_What you should do_
Count the lines in the material below that contain the string "plant", matching case exactly, and reply with only the number.

_Spatial reasoning question data_
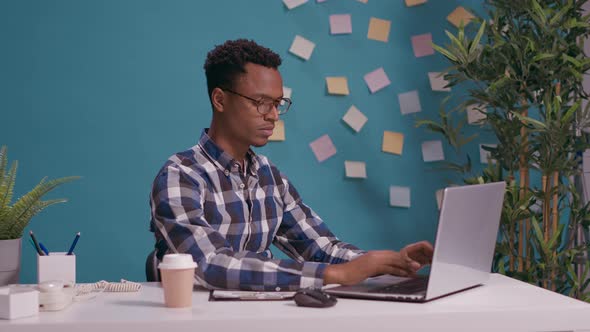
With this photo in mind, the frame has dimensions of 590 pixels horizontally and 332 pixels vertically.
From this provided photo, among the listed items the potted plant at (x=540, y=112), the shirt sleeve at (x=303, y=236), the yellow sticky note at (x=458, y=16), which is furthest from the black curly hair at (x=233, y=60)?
the yellow sticky note at (x=458, y=16)

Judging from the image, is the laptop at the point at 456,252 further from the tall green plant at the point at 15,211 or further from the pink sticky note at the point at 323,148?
the pink sticky note at the point at 323,148

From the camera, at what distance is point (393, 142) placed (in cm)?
310

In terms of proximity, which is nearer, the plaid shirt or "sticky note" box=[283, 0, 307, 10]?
the plaid shirt

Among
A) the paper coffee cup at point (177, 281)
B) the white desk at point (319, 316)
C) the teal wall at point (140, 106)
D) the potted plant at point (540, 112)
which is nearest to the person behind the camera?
the white desk at point (319, 316)

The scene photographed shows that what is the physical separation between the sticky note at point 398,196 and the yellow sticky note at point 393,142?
15 centimetres

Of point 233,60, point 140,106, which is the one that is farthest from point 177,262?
point 140,106

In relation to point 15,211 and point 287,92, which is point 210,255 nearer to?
point 15,211

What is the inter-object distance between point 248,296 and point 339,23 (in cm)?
185

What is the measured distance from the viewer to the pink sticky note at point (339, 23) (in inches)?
121

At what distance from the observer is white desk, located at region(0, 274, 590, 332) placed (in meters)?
1.23

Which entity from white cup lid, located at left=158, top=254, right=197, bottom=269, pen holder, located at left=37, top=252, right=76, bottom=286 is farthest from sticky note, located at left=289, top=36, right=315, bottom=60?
white cup lid, located at left=158, top=254, right=197, bottom=269

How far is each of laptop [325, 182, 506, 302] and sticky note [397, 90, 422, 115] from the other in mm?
1514

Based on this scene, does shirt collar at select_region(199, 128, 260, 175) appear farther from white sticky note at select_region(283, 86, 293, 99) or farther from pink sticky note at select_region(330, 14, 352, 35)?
pink sticky note at select_region(330, 14, 352, 35)

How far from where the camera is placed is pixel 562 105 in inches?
108
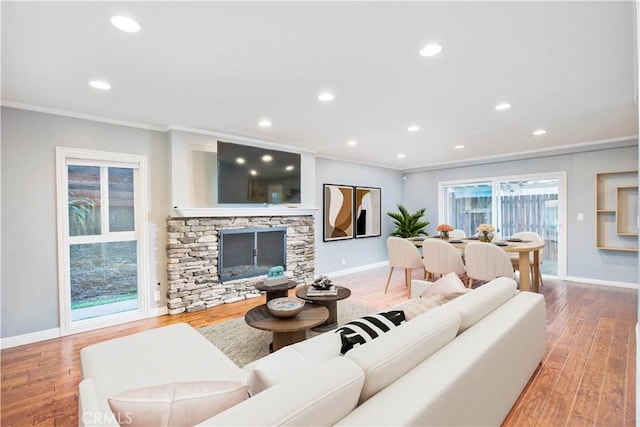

_Output of the exercise_
3